Speaking at a briefing, Foreign Minister Sergey Lavrov said the U.S. has failed to provide evidence to prove allegations of Russian breaches of the 1987 Intermediate-range Nuclear Forces, or INF, treaty.
He added that Moscow is ready for an "honest but specific dialogue" and said Russia "has no intention to break the treaty."
The disagreements over the INF treaty come amid the Ukrainian crisis and may further foment Russia-West tensions.
Asked to comment on U.S. considerations to deploy land-based missiles in Europe as a possible response to the alleged Russian violations, Lavrov warned that "building up militarist rhetoric is absolutely counterproductive and harmful."
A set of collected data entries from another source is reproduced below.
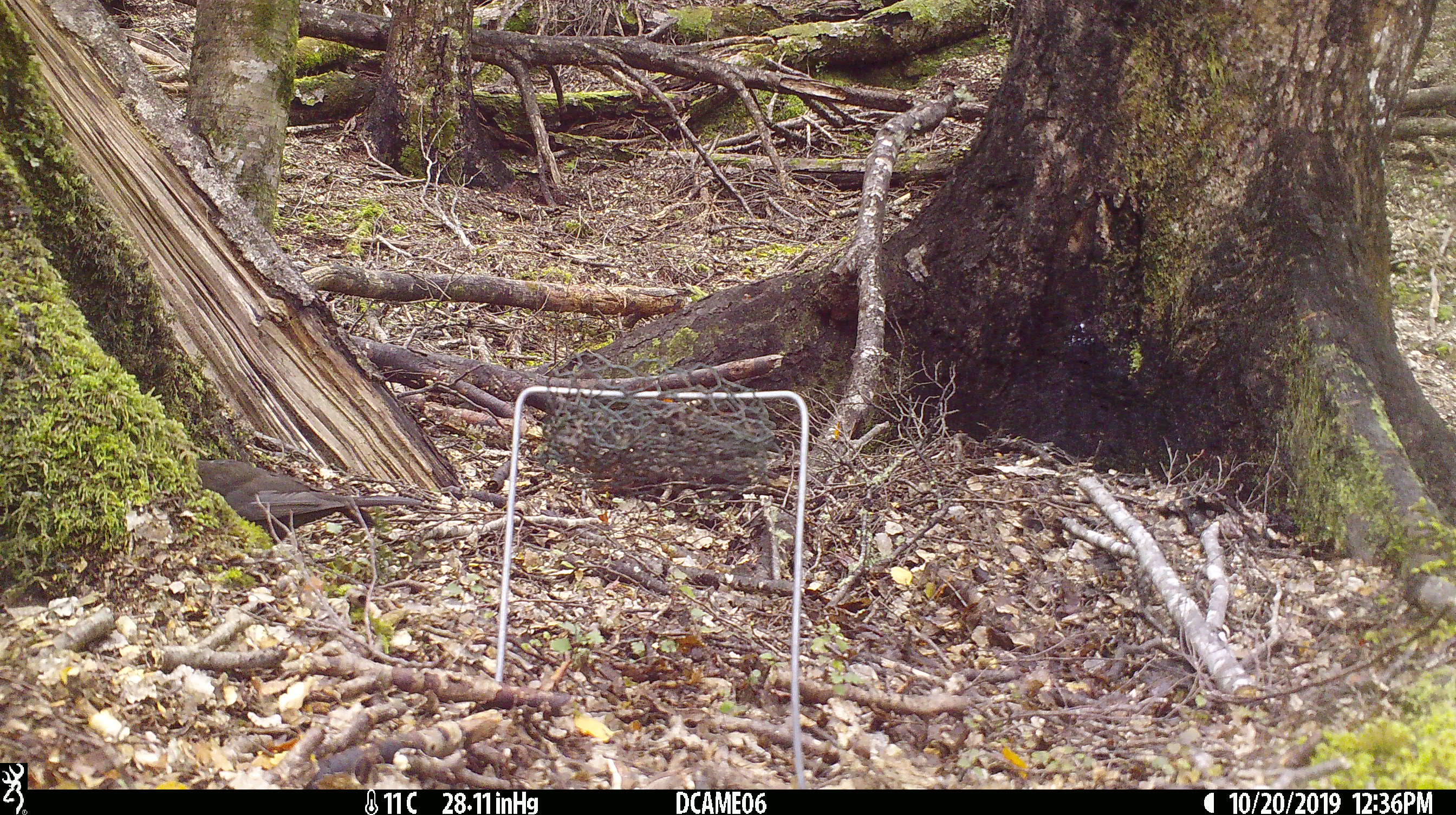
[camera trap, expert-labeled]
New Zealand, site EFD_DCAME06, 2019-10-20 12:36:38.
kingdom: Animalia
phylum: Chordata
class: Aves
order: Passeriformes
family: Turdidae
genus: Turdus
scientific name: Turdus merula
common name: eurasian blackbird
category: blackbird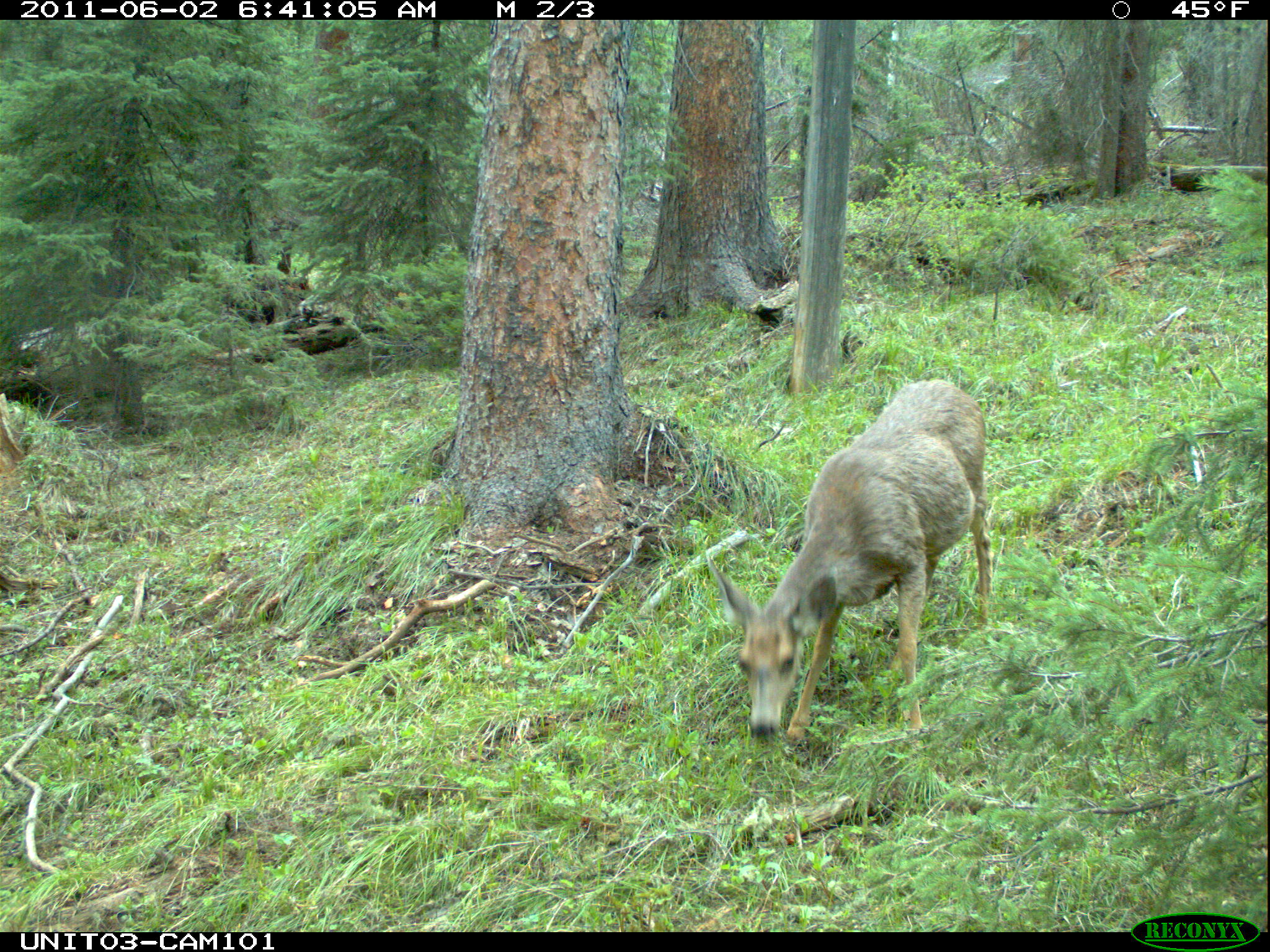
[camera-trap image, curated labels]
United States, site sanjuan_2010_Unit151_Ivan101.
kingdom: Animalia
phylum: Chordata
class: Mammalia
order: Artiodactyla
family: Cervidae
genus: Odocoileus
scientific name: Odocoileus hemionus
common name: mule deer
He said that Russia had its own grievances regarding the U.S. implementation of the treaty and that mutual concerns could be assuaged through dialogue.
The U.S. has accused Russia of flight-testing a ground-launched cruise missile with a range prohibited by the treaty. Russia denied the claim and, in its turn, alleged that some elements of the U.S. missile defense shield violate the treaty.
On a tougher note, Deputy Defense Minister Anatoly Antonov said the U.S. was leveling accusations against Russia in order to justify its own military plans.
"We believe that the return of U.S. short- and medium-range missiles to Europe and their deployment in other regions from where they could pose a threat to Russia and other nations not following Washington's orders would have a sharply negative impact on global security and stability," Antonov said in a statement.
He said that the Defense Ministry had sent a formal note to the Pentagon asking it to present its official position on the subject.
The INF Treaty, signed by President Ronald Reagan and Soviet leader Mikhail Gorbachev in 1987, eliminated an entire class of nuclear weapons. Its signing followed some of the darkest periods of the Cold War, when NATO allies hosted U.S. ground-launched cruise missiles and Pershing 2 ballistic missiles to countering Soviet SS-20 missiles.
The current tensions risk reigniting the old standoff. "If the treaty is broken, threats will primarily rise for Europe," the Interfax news agency quoted Ret. Maj. Gen. Vladimir Dvorkin as saying.